Thank you for this quick answer. Of course a relational database is the most immediate answer, but there are two problems:

- I am not sure that performances would be great when potentially each criteria can be used/combined for searches. I am not an expert of databases but I guess you have to choose the indexes you will want to use, so a few kinds of searches will be performant, others will not, right? What seemed interesting in Lucène is that it is said to be performant for all kinds of searches.

- With this model I cannot add criteria "on the fly". Let's say I want a new criterion: "olympic games Beijing 2008" That will apply to some of the hotels, for a certain time range. With Lucène I guess I could enrich the documents with the new criterion before adding them to the index. With a database, I can only reserve a fixed number of columns for that, or have more complex queries (without indexing).
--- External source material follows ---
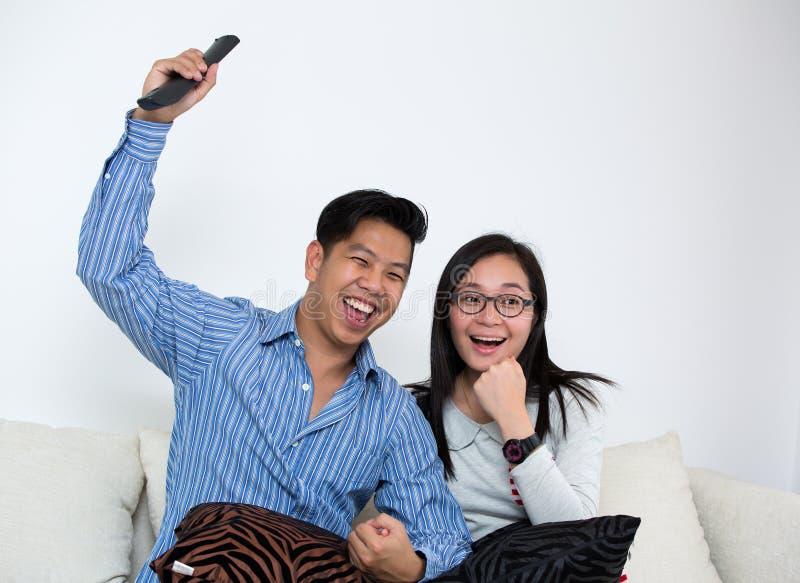 Télévision de observation de jeunes couples à la maison images stock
Do you see what I mean?

Thanks again,

Emilien

From: Kurt Haegeman <[EMAIL PROTECTED]>
Reply-To: java-user@lucene.apache.org
To: java-user@lucene.apache.org
Subject: Re: Is Lucene relevant for big amount of small dynamic data?
Date: Mon, 15 Oct 2007 12:43:52 +0200

emilien beucler wrote:
Hello,

I need to implement a search tool, and I would like to know if Lucene could be used for my particular problem. Let's take an example:

A hotel company has several hundreds of hotels around the world. for each hotel there are hundreds of rooms, whose price are constantly changing. The idea is to create a multi-criteria search tool to find a room. The pieces of information to store are all the same, they are something like: (room_size, number_of_stars, city, date_of_arrival, number_of_beds, price...) Let's says there are around 15 caracteristics, and about 5 millions pieces of information. The goal is to obtain a tool that:
...

None of the criteria you mention justifies the use of a full-text search solution. If I were you (but I'm not), I'd stick to a relational database for this project. Even if there's a small field or two with searchable text data, the database itself could cope with this (Oracle Text, MySQL full-text search etc...).

My 2 cents,
Kurt.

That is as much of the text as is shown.